Apache POI - the Java API for Microsoft Documents
Read and write MS Excel files using Java
read and write MS Word
MS PowerPoint files using Java
The Apache POI Project's mission is to create and maintain Java APIs for manipulating various file formats based upon the Office Open XML standards (OOXML) and Microsoft's OLE 2 Compound Document format (OLE2).Office Open XML standards (OOXML)
Microsoft's OLE 2 Compound Document format (OLE2)
OLE2 files include most Microsoft Office files such as XLS, DOC, and PPT as well as MFC serialization API based file formats
Office OpenXML Format is the new standards based XML file format found in Microsoft Office 2007 and 2008. This includes XLSX, DOCX and PPTX. The project provides a low level API to support the Open Packaging Conventions using openxml4j.

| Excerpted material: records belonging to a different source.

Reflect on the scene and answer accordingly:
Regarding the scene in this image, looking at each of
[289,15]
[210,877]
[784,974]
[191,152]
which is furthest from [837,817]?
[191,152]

For each MS Office application there exists a component module that attempts to provide a common high level Java api to both OLE2 and OOXML document formats.
In all cases we can refer to the java documentations for the specifications.
SpreadSheet
Overview
- HSSF is the POI Project's pure Java implementation of the Excel '97(-2007) file format.
- XSSF is the POI Project's pure Java implementation of the Excel 2007 OOXML (.xlsx) file format.
HSSF and XSSF provides ways to read spreadsheets create, modify, read and write XLS spreadsheets.
They provide: - low level structures for those with special needs
- an eventmodel api for efficient read-only access
- a full usermodel api for creating, reading and modifying XLS files
NB: merely reading spreadsheet data, then use the eventmodel api in either the org.apache.poi.hssf.eventusermodel package, or the org.apache.poi.xssf.eventusermodel package, depending on your file format.
Also , the new XSSF supported Excel 2007 OOXML (.xlsx) files are XML based, the memory footprint for processing them is higher than for the older HSSF supported (.xls) binary files.
Quick Guide
In this examples for developers guide i would create simple springboot application to test the various service/event apis.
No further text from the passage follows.